Rough Trade, 2010

Someone once mentioned “The Morning Benders” to me. I think it was a boy and he was an early adopter — one who had a tattoo on his arm of some pleasing lyric in a place that had the potential to make girls swoon. The tattoo didn’t impress me, but this abum did.

Although Big Echo was released in March back in the U.S., it couldn’t be more perfectly timed to come out during the trimmings of summer — the heat has come and worked its way into the corners of rooms. Thankfully, here on the West Coast, we get cool evening breezes and it’s during one of these peaceful nights that Big Echo was launched upon me with its apropos Wall of Sound (fittingly, The ‘Benders covered Phil Spector’s ladies on a free covers album released two years ago). This Berkeley-based band are terrific at creating luminescent pop songs that evoke a mild amount of Shins-y glimmer but without all of that annoying flannel. It’s as if all of those tragic things had never happened to the Beach Boys, they matured anyway, and then they put out this album.

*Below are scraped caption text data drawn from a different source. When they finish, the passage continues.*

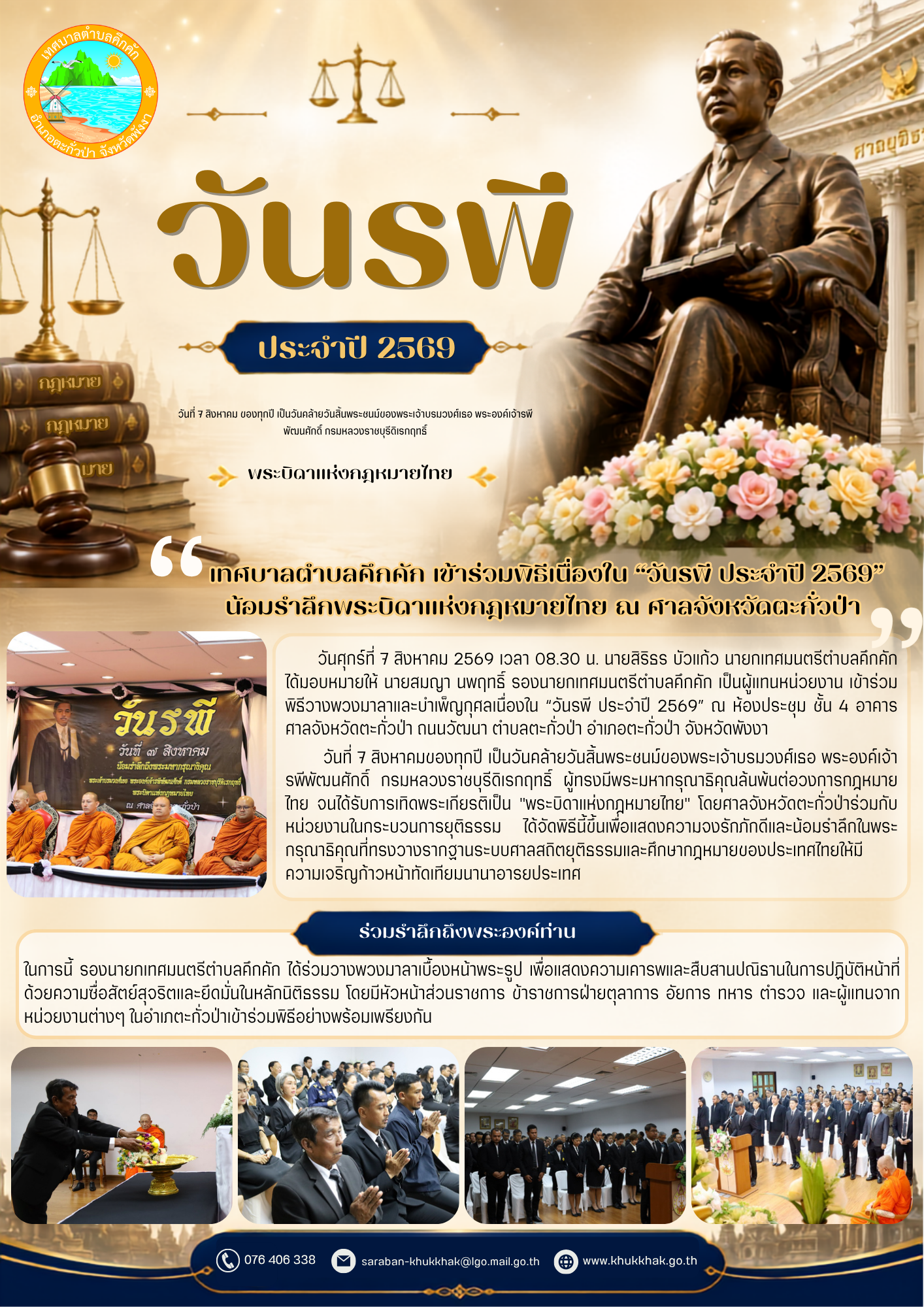 เทศบาลตำบลคึกคัก เข้าร่วมพิธีเนื่องใน “วันรพี ประจำปี 2569” น้อมรำลึกพระบิดาแห่งกฎหมายไทย ณ ศาลจังหวัดตะกั่วป่า  อำเภอตะกั่วป่า จังหวัดพังงา 🕊️✨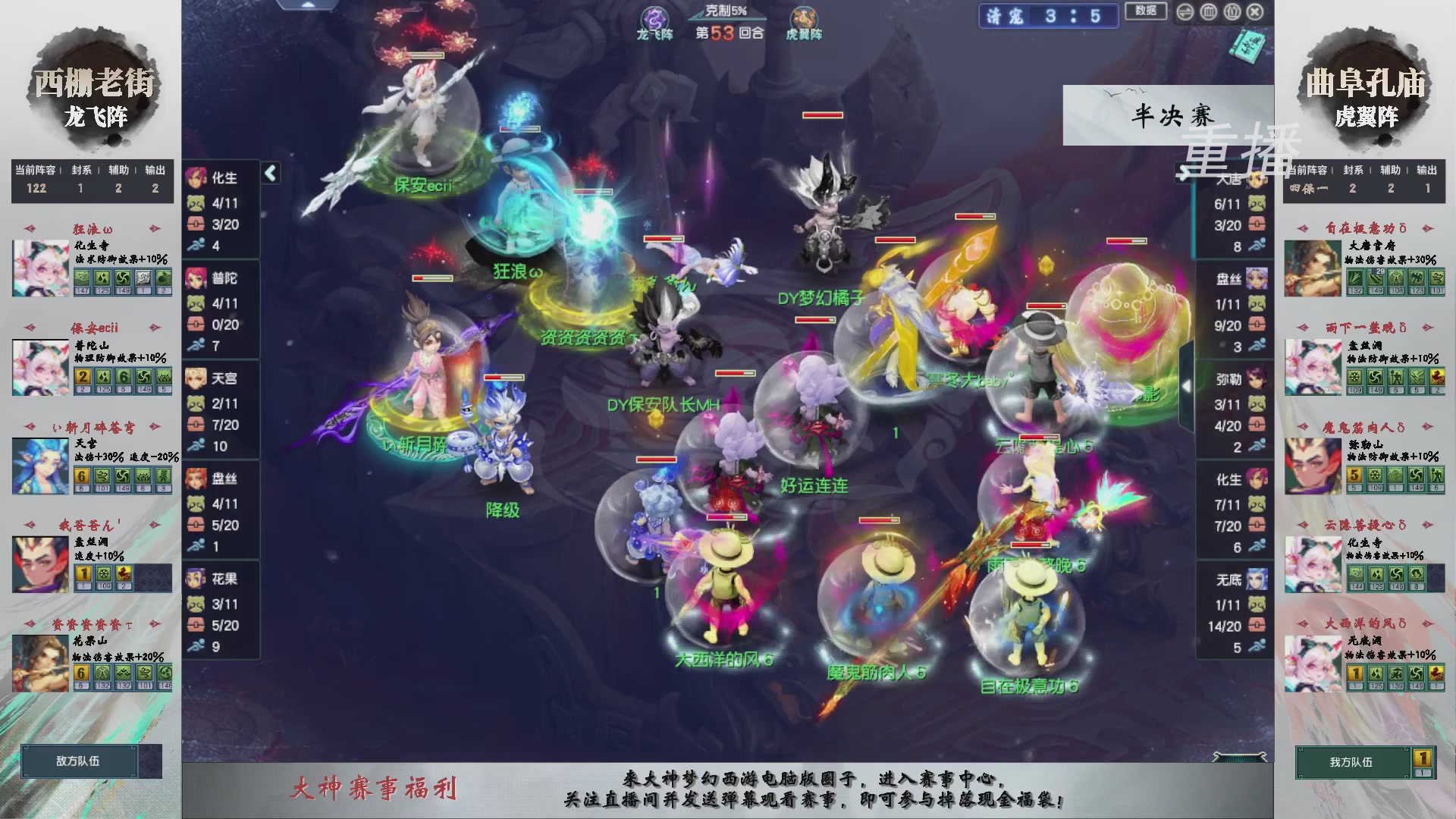 福袋掉落-武神坛精彩回顾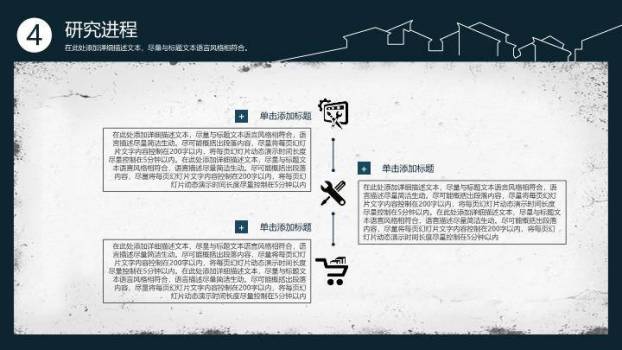 灯泡图标开题毕业论文答辩PPT模板3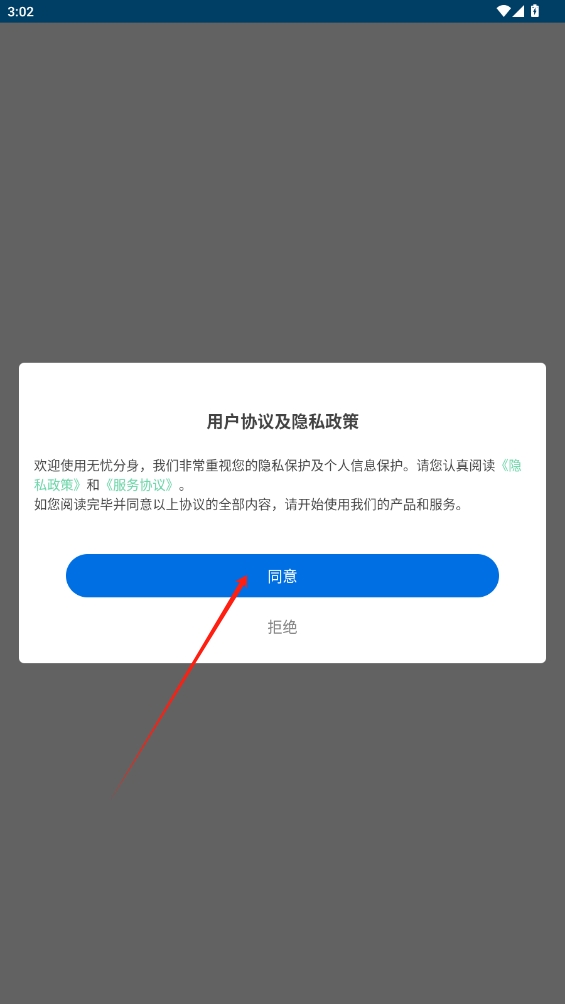 無(wú)憂(yōu)分身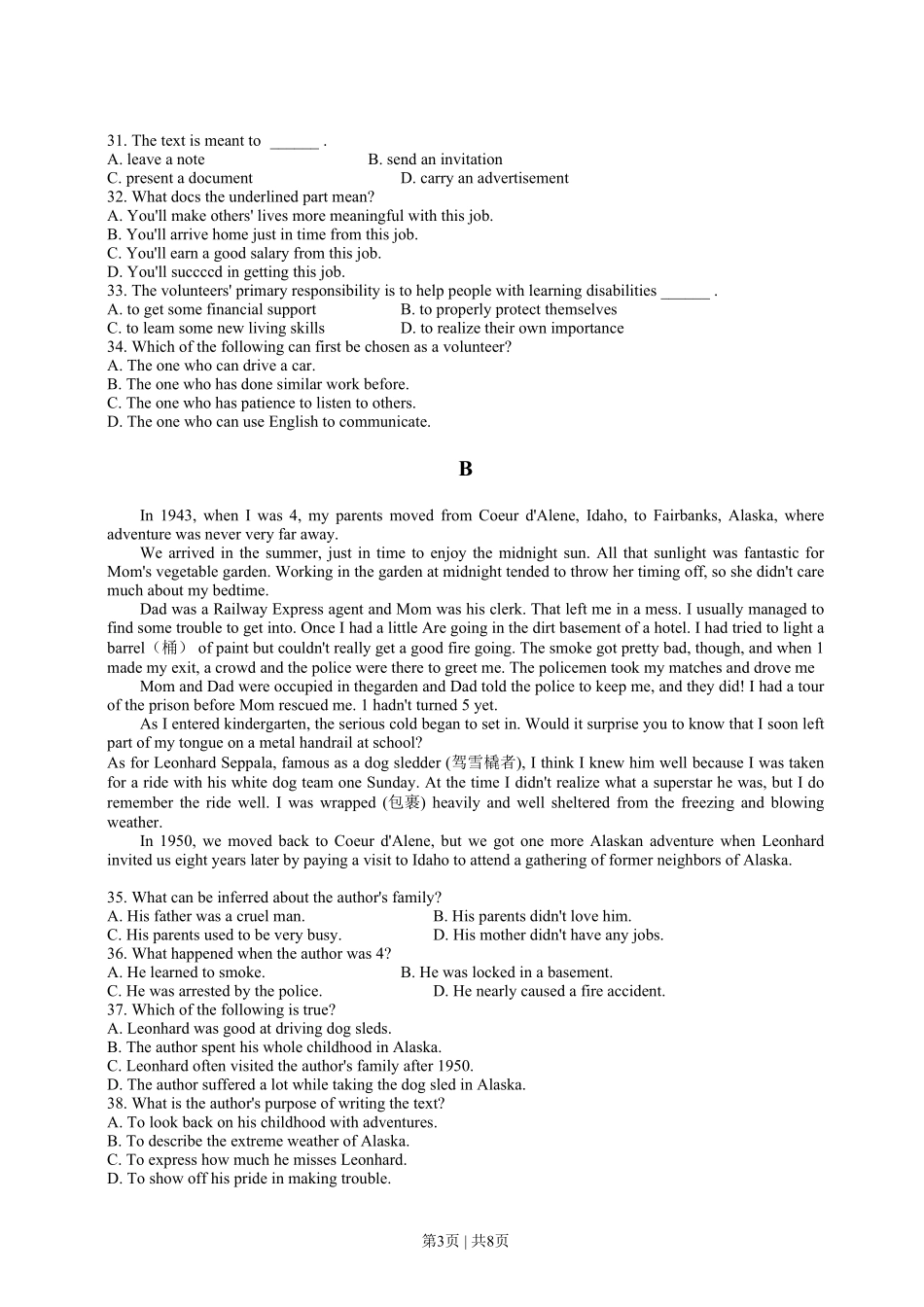 2014年高考英语试卷(四川)(空白卷).pdf_第3页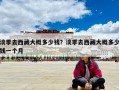 淡季去西藏大概多少錢？淡季去西藏大概多少錢一個月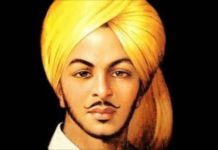 Bhagat Singh, Bhagat Singh Memorial Foundation, Bravery Award,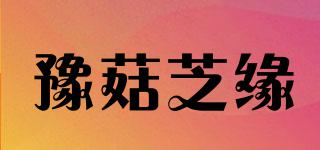 豫菇芝缘品牌logo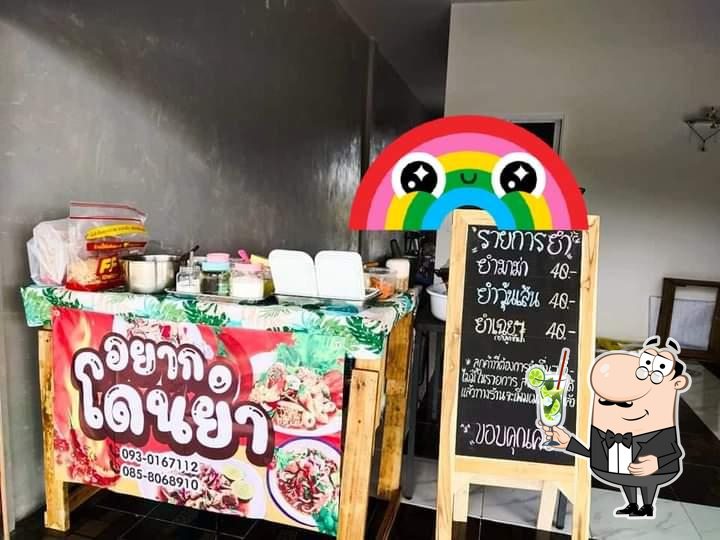 ร้านอยากโดนยำ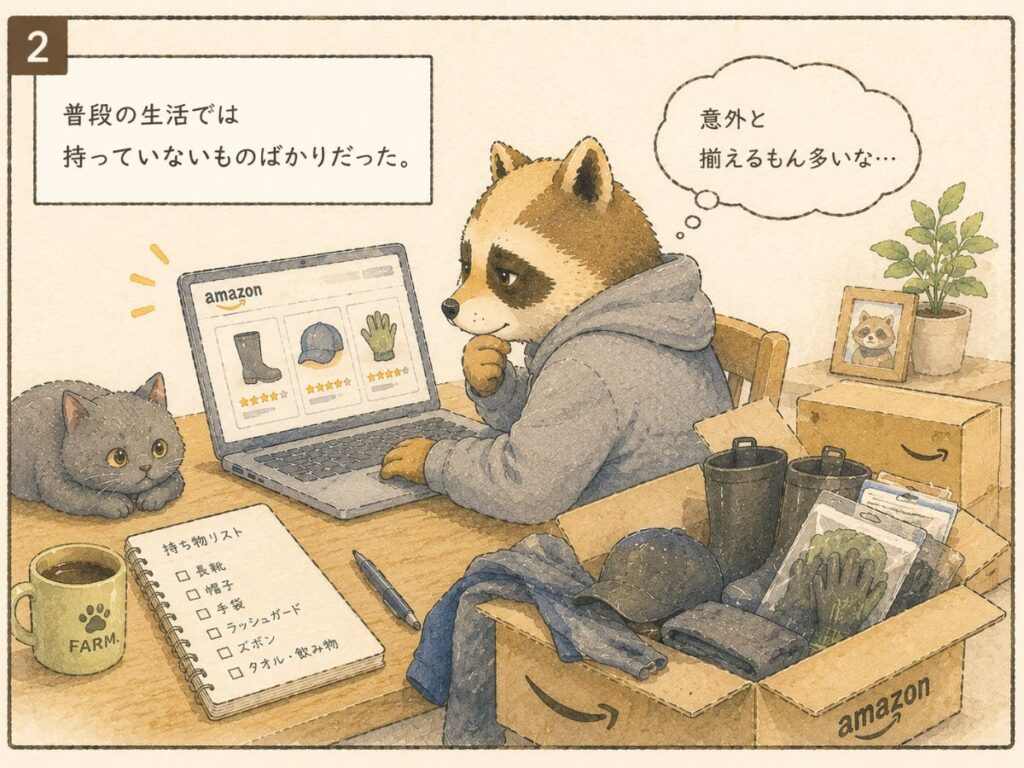 農業体験の持ち物をAmazonで購入する様子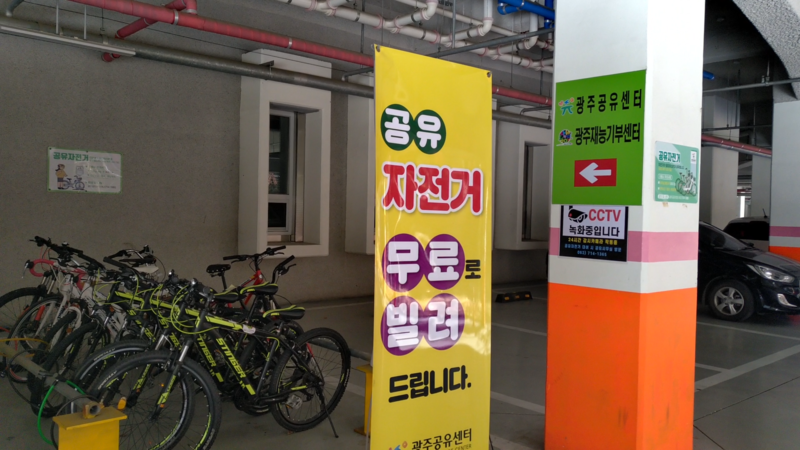파일:광주공유센터 공유자전거.png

Original, strong lyrics are hard to come by these days, but The Morning Benders pleasingly stuff them in to capacity. On “Promises”, for example, we have, “Children you will, be cared for at once, and wanted our arms like, promises plucked from above.” Can we offer that to our children in real life?  Elsewhere, on “Cold War”, “we want a nice clean fight/no blood, no bite/when the end is near/let’s just be frank/just let it sit, be still/we’ll meet in the middle, c’mon.” Sure, there are some errant “woah oh ohs” here and there, evoking an early Weezer, but this is genuinely an album of pleasing songs with real originality. “Hand Me Downs” evokes sharp disdain as “selfish claims love at first sight.” The best line, one of those an English teacher would call “show not tell” is from “Excuses”: “we are so smooth now our edges are beaten drift wood/widdled down old bodies slip when they make love/we’ll mine our sparks to shoot us above”

Although the entire album is well-situated in the genre of baroque pop, “Mason Jar” is its best example. “Stitches” has the comforting fuzz of the genre. In between, we get “Sleeping In” which is vacuous and lofty for two minutes then crashes into cacophany. That 1960s sound of The Crystals and The Ronettes is unlikely channeled here — “Excuses” sounds like a great slow dance song at an “Under the Sea” themed prom. Glockenspiel pleasingly tinkles through “Wet Cement” (as it did on their Crystals cover of “He’s a Rebel”). But the standout track, by far, is “All Day Day Light,” the first thirty seconds of which line up very well with a sample off of Blur’s “London Loves” with lyrics seemingly straight out of a Camera Obscura song: “I had someone take all my calls/And watched them outplay me.”

In a musical area well-covered by bands, it’s always gratifying to discover a band capable of catchy, singable tunes that don’t seem like everything else out there. Kudos to you, Morning Benders — stick around for the afternoon.